◆ **Text under study**:
Village in Suffolk, England

Cretingham is a village and a civil parish in the East Suffolk district, in the English county of Suffolk. It is on the River Deben, 2 miles south off the A1120 road. It is four miles west from Framlingham and eight miles northwest from Woodbridge.

== Description ==
It is based on a crossroads formed by The Street (north-south) and Framsden Road (west) and Brandeston Road (east) and has a church, a pub and a golf course (to the northeast of the village).

The church of St Peter is half the way up the north part of The Street. It dates from c.1300 and is a grade II* listed building. The old Bell Inn is now a dwelling called Dial House. The new Cretingham Bell pub opened in 1967 located at the crossroads. It dates from 1620s and was formerly four cottages.

Several farms lie in the area:
- Bungalow Farm in the southwest
- Corner Farm in the southeast
- Duck's Farm to the west
- Rookery Farm and Manor Farm to the north

== History ==
The village's name means The people of a gravelly village being derived from the Old English word grēot meaning gravel.

In 1086 it was described as "Gretingeham" or "Gretingaham" in the Domesday Book and located in the old Hundred of Loes. The population was recorded as 78 households along with 30 acres of meadow, wood for 20 pigs, 4 cobs, 7 cattle, 40 pigs, 64 sheep, 32 goats, 4 beehives, and 1 mill.

(Stored data)
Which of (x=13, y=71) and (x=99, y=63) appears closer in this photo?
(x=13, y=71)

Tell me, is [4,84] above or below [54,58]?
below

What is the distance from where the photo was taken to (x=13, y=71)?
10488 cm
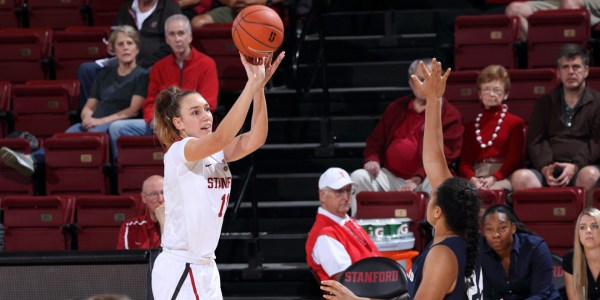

◆ **List of tasks**:
1. Answer these from the text on Cretingham, one line each:
(a) On which river does the village stand?
(b) What is the old Bell Inn now called?
(c) How many beehives does the Domesday Book entry record?
2. Resume the text on Cretingham, starting after its final sentence.

◆ **Responses**:
1.
(a) The River Deben.
(b) Dial House.
(c) Four.

2.
There are 21 listed buildings in the parish including the grade II* listed church of St Peter.

Six bells are hung in the tower for change ringing with the heaviest weighing 7 cwt-2qr-23lb, and the oldest dating from about 1416 cast by Richard Baxter of Norwich, the tower is affiliated to the Suffolk Guild of Ringers. The bells were rehung and augmented to six with a new bell cast by John Taylor & Co in 2017. The first peal was rung on the bells on 30 Apr 1883; up to 2019 29 peals had been rung at Cretingham.

During renovation work on a hunting lodge near Aldeburgh in 1996, a carpenter uncovered a plank of wood revealing a chilling pencilled message: "A fearful murder was committed the first day of this month (October 1887) at Cretingham. A curate cut the vicar's throat at 12 o'clock at night." Sheila Hardy wrote a book about it called The Cretingham Murder.

Cretingham Primary School closed in the early 1960s (Miss Last being the final teacher).